(EXERCISE DIRECTIONS):
Strip out all images, then restate the data verbatim.

(DATASET CONTENT):
################

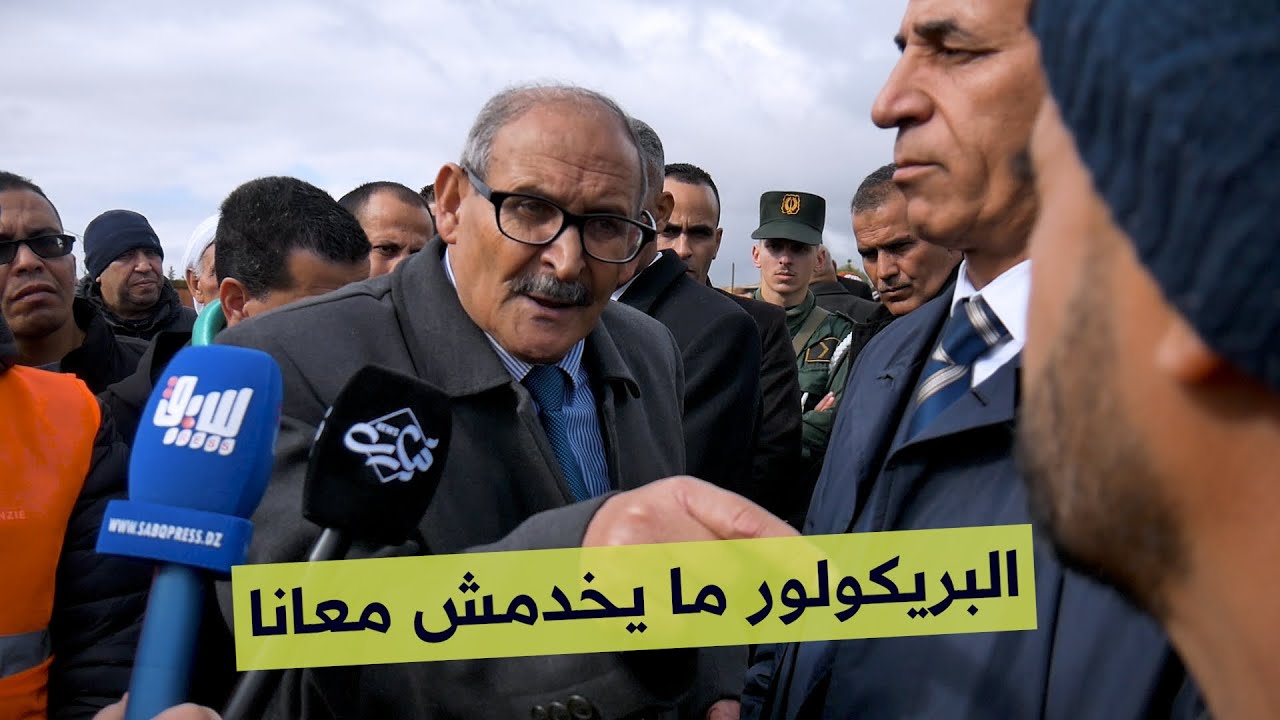 والي تيارت يعاين الوحدة المعدنية لتخزين الحبوب ببلدية مشرع الصفا المتوقف منذ 5 سنوات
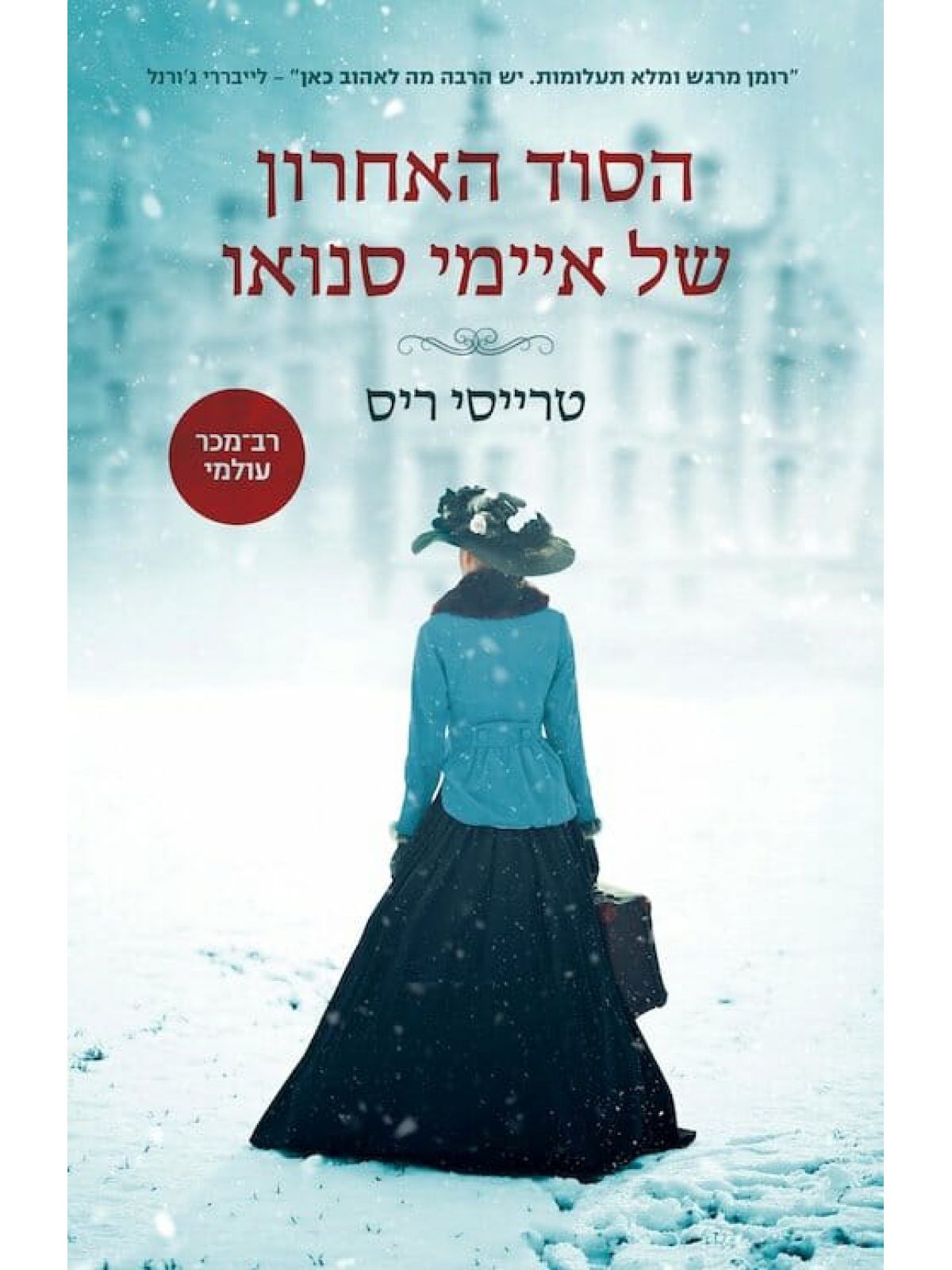 הסוד האחרון של איימי סנואו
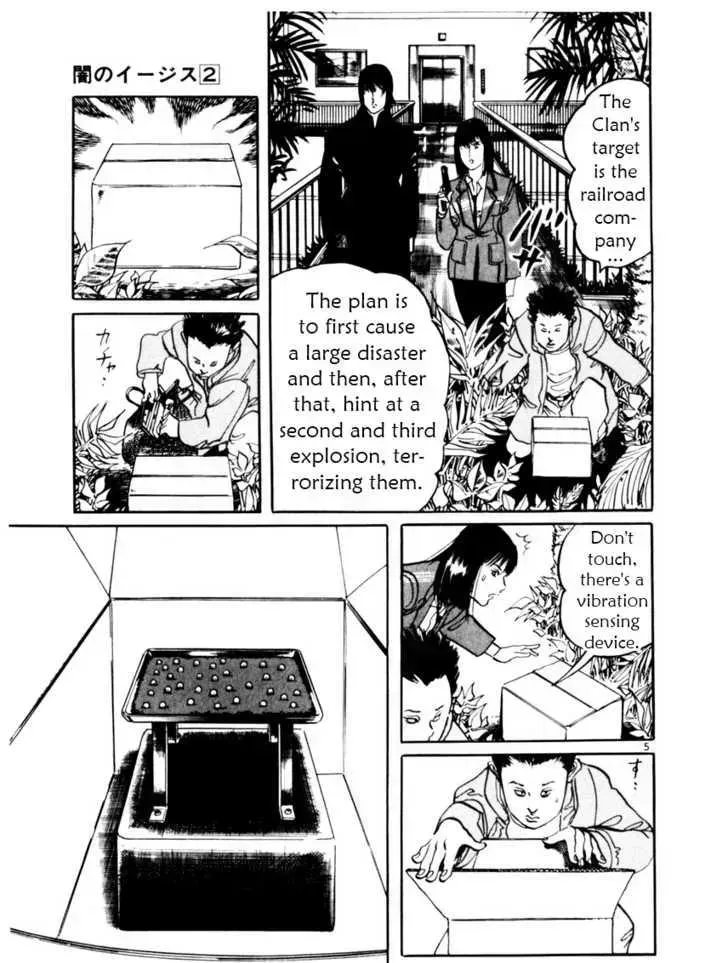 Read Yami no Aegis chapter 12.3 image 4 on Lezhin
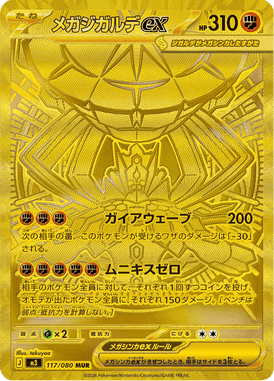 メガジガルデex MHR ポケモンカード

################

(OUTPUT FOR THIS TASK):
 والي تيارت يعاين الوحدة المعدنية لتخزين الحبوب ببلدية مشرع الصفا المتوقف منذ 5 سنوات
 הסוד האחרון של איימי סנואו
 Read Yami no Aegis chapter 12.3 image 4 on Lezhin
 メガジガルデex MHR ポケモンカード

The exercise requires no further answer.